───── Information supplied ─────
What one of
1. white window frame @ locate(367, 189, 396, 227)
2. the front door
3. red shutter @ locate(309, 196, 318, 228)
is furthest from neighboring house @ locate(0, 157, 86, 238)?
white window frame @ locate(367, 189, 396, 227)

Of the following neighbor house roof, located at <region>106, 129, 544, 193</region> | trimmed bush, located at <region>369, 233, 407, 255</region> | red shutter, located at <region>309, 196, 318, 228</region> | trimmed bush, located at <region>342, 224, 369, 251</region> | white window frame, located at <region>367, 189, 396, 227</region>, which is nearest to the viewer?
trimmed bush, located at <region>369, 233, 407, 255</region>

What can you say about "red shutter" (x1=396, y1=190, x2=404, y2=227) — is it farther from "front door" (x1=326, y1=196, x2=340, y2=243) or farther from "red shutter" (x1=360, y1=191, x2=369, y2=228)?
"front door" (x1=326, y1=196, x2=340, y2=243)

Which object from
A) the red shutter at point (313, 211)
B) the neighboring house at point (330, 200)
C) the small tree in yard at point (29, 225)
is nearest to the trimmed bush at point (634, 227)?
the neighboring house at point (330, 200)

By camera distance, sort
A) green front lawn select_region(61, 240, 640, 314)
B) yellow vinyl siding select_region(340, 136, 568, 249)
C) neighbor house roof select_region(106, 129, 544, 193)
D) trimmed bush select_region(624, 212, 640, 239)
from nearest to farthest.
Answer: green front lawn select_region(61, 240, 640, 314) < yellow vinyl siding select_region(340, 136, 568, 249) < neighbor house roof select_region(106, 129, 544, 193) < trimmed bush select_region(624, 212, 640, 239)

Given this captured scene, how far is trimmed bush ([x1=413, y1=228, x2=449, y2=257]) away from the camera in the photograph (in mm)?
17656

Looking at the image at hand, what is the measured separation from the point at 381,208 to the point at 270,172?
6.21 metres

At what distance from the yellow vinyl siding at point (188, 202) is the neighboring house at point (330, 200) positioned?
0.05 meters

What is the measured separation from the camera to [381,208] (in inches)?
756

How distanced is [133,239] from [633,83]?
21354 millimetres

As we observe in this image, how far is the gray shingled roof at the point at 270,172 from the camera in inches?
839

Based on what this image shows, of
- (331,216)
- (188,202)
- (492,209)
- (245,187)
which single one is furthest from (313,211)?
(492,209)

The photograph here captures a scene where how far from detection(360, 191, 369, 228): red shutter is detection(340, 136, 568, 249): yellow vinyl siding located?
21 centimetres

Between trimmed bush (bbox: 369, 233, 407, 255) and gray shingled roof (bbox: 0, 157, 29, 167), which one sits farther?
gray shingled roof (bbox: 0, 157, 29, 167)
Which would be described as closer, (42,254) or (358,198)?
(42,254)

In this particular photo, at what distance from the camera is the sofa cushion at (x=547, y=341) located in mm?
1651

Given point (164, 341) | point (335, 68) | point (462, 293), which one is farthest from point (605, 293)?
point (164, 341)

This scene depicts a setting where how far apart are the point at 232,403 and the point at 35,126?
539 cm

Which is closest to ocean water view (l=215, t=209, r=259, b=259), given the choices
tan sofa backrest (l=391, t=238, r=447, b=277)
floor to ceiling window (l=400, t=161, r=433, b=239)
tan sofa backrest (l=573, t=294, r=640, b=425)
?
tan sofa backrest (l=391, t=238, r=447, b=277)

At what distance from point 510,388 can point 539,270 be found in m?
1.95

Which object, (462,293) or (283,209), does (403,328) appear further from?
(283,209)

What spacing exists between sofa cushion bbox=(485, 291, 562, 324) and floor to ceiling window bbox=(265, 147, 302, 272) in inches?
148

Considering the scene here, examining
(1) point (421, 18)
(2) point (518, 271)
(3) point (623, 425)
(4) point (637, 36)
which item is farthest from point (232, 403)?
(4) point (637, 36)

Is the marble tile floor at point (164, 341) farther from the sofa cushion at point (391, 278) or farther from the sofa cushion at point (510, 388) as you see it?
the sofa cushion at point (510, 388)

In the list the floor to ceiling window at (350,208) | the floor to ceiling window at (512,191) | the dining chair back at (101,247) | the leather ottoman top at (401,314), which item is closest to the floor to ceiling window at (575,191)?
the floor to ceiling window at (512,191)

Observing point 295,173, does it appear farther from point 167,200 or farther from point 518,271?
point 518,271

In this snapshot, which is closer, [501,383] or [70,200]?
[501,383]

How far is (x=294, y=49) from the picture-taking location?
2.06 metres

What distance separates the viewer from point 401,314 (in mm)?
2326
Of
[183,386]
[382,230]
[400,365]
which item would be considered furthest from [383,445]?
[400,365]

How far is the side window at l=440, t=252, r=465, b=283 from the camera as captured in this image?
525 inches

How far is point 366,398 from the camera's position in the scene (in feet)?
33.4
─────
_Short problem_
All of the records must be retyped exactly as they are.

_Exercise answer_
What one of
1. white window frame @ locate(367, 189, 396, 227)
2. the front door
3. red shutter @ locate(309, 196, 318, 228)
is furthest from neighboring house @ locate(0, 157, 86, 238)?
white window frame @ locate(367, 189, 396, 227)

Of the following neighbor house roof, located at <region>106, 129, 544, 193</region> | trimmed bush, located at <region>369, 233, 407, 255</region> | red shutter, located at <region>309, 196, 318, 228</region> | trimmed bush, located at <region>342, 224, 369, 251</region> | white window frame, located at <region>367, 189, 396, 227</region>, which is nearest to the viewer?
trimmed bush, located at <region>369, 233, 407, 255</region>

What can you say about "red shutter" (x1=396, y1=190, x2=404, y2=227) — is it farther from "front door" (x1=326, y1=196, x2=340, y2=243) or farther from "red shutter" (x1=360, y1=191, x2=369, y2=228)?
"front door" (x1=326, y1=196, x2=340, y2=243)

Which object from
A) the red shutter at point (313, 211)
B) the neighboring house at point (330, 200)
C) the small tree in yard at point (29, 225)
is nearest to the trimmed bush at point (634, 227)?
the neighboring house at point (330, 200)

By camera distance, sort
A) green front lawn select_region(61, 240, 640, 314)
B) yellow vinyl siding select_region(340, 136, 568, 249)
C) neighbor house roof select_region(106, 129, 544, 193)
D) trimmed bush select_region(624, 212, 640, 239)
from nearest to farthest.
Answer: green front lawn select_region(61, 240, 640, 314) < yellow vinyl siding select_region(340, 136, 568, 249) < neighbor house roof select_region(106, 129, 544, 193) < trimmed bush select_region(624, 212, 640, 239)

Given this captured scene, how far is trimmed bush ([x1=413, y1=228, x2=449, y2=257]) away from the camera in the photograph (in mm)?
17656

Looking at the image at hand, what is the measured separation from the point at 381,208 to the point at 270,172?
6.21 metres

At what distance from the yellow vinyl siding at point (188, 202) is the neighboring house at point (330, 200) positioned?
0.05 meters

What is the measured separation from the camera to [381,208] (in inches)?
756

How distanced is [133,239] from [633,83]?
21354 millimetres

As we observe in this image, how far is the gray shingled roof at the point at 270,172 from the camera in inches?
839

Based on what this image shows, of
- (331,216)
- (188,202)
- (492,209)
- (245,187)
which single one is furthest from (313,211)?
(492,209)

The photograph here captures a scene where how far from detection(360, 191, 369, 228): red shutter is detection(340, 136, 568, 249): yellow vinyl siding located?
21 centimetres

Between trimmed bush (bbox: 369, 233, 407, 255) and gray shingled roof (bbox: 0, 157, 29, 167), which one sits farther?
gray shingled roof (bbox: 0, 157, 29, 167)
Which would be described as closer, (42,254) or (358,198)?
(42,254)

In this particular photo, at what distance from the camera is the sofa cushion at (x=547, y=341) located in mm?
1651

Given point (164, 341) | point (335, 68) | point (462, 293), which one is farthest from point (605, 293)?
point (164, 341)

This scene depicts a setting where how far apart are the point at 232,403 and the point at 35,126?
539 cm

Which is closest to ocean water view (l=215, t=209, r=259, b=259), given the choices
tan sofa backrest (l=391, t=238, r=447, b=277)
floor to ceiling window (l=400, t=161, r=433, b=239)
tan sofa backrest (l=573, t=294, r=640, b=425)
?
tan sofa backrest (l=391, t=238, r=447, b=277)

At what distance from point 510,388 can point 539,270 be found in m?
1.95

Which object, (462,293) or (283,209), does (403,328) appear further from?
(283,209)

What spacing exists between sofa cushion bbox=(485, 291, 562, 324) and floor to ceiling window bbox=(265, 147, 302, 272) in inches?
148

Considering the scene here, examining
(1) point (421, 18)
(2) point (518, 271)
(3) point (623, 425)
(4) point (637, 36)
which item is farthest from point (232, 403)?
(4) point (637, 36)

Is the marble tile floor at point (164, 341) farther from the sofa cushion at point (391, 278) or farther from the sofa cushion at point (510, 388) as you see it?
the sofa cushion at point (510, 388)

In the list the floor to ceiling window at (350,208) | the floor to ceiling window at (512,191) | the dining chair back at (101,247) | the leather ottoman top at (401,314), which item is closest to the floor to ceiling window at (575,191)?
the floor to ceiling window at (512,191)

Observing point 295,173, does it appear farther from point 167,200 or farther from point 518,271?
point 518,271

In this snapshot, which is closer, [501,383] or [70,200]?
[501,383]

How far is (x=294, y=49) from the picture-taking location?
2.06 metres

What distance separates the viewer from point 401,314 (in mm)?
2326
Of
[183,386]
[382,230]
[400,365]
which item would be considered furthest from [383,445]?
[400,365]

How far is the side window at l=440, t=252, r=465, b=283 from the camera as captured in this image?
525 inches

How far is point 366,398 from the camera's position in the scene (in feet)?
33.4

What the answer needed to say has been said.